◆ **TEXT**:
╔══
How do we decide one particular group of people form this team, and another group form that team? What should be the line between them, and how do we know if we should have two teams, three teams or just one?
Often managers will start out with predefined teams - our first role will usually be taking over an existing team, whether one you’ve been in yourself, or one you’re joining. But as we grow, we really need to start thinking about why that team exists, and whether it’s a good idea or not. Many day-to-day dysfunctions can come simply from a team being poorly defined, or being misaligned with larger organisational structures or strategy.
What is a team?
A well-defined team ideally has a number of characteristics:
- Focus. A single, clear and strategically aligned goal.
- Autonomy. Empowered to make decisions within their required scope.
- Skills. Whatever is required to fully deliver within their scope, regardless of discipline.
- Size. Big enough to deliver - small enough to communicate directly.
How do we pull off all those things? Let’s dive in to each in a little detail.
Focus
This is the single most important step in defining a team - without focus, without purpose, a team is just a collection of people doing work.
Oftentimes a team will come with a predefined set of responsibilities, or with preassigned KPIs / metrics / whatever. If you are leading this team it’s your job to continually assess if these are correct and proactively hone the focus of your team, indefinitely. There is never a “correct” end state to this, only periods of stability and alignment, which, depending on the nature of your organisation, you are likely to drift out of over time.
Do not sleep on this. How well you are able to do this will determine a lot for your team - their results, their job satisfaction, their career growth, and so on. It’s very easy to get swept up in that river of endless work, but without their leader - you - your team will end up fighting the current instead of being carried along by it.
How do we evaluate or define our focus? I use a system called GOST - Goals, Objectives, Strategies, and Tactics. Regardless of what your organisation calls them - perhaps Missions, Metrics, and so on - the core ideas hold. And most often, you’re starting from Objectives someone else handed you.
With your team, sit down and work backwards from the numbers to a Goal (sometimes called a mission, or a vision). Your Goal should be stated as an outcome or an end state. Crucially, it should be completely free of metrics.
╚══
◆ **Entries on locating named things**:
╔══
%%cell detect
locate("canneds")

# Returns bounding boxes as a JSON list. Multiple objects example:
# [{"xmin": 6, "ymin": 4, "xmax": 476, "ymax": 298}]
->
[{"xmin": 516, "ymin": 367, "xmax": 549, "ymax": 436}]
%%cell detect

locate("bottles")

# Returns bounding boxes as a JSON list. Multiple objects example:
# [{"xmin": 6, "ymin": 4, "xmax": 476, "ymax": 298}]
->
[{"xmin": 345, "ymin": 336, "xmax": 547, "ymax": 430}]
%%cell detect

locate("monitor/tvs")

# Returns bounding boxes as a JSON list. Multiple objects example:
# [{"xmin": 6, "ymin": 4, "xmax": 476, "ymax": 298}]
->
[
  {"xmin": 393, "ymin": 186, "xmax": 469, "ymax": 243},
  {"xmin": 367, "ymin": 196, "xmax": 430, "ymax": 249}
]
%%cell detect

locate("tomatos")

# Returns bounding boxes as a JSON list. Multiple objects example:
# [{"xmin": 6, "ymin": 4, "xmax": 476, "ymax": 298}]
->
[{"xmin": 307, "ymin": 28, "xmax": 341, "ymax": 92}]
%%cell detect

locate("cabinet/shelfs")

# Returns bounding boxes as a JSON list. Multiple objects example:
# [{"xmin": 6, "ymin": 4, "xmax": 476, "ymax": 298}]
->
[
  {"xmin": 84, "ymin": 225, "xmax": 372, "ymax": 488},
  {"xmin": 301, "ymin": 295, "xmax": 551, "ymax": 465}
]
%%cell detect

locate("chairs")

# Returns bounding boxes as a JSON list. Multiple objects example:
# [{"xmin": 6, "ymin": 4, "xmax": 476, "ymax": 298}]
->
╚══
◆ **REQUIRED ACTIONS**:
1. Answer these questions from the text on defining teams.
(a) Which four characteristics does a well-defined team ideally have?
(b) What does GOST stand for?
(c) What should a team's Goal be completely free of?
2. Write the next few sentences of the text on defining teams, continuing from its final sentence.

◆ **RESPONSES**:
1.
(a) Focus, Autonomy, Skills, and Size.
(b) Goals, Objectives, Strategies, and Tactics.
(c) Metrics.

2.
For example, let’s say you are a customer support team, and you have been give some Objectives like:
closed support tickets; NPS; customer complaints
A poor Goal might be: “get to zero open support tickets; reduce customer complaints by 10%; increase NPS by 1”. There are milestones, not goals - they measure progress. We’re trying to define what we’re measuring progress toward.
A good Goal might be: “to ensure every customer has a positive experience with our product, even when it breaks”.
Which would you rather be doing: chasing numbers, or helping people? We’re not foregoing the metrics, they’re still there, but the purpose and focus of our work - the why - is much clearer.
Strong internal motivation rests on two sides of the same coin:
- Service. We are wired to help each other - when people say they lack purpose, what they often lack is the feeling they are being of genuine service to another person.
- Responsibility. We want to own things - when people say they lack meaning, what they often lack is the feeling they have an important role in the group.
So, if your team has a Goal that encodes how your team is of service to others and what they are responsible for, then you’ll have a rock-solid foundation for your team’s focus.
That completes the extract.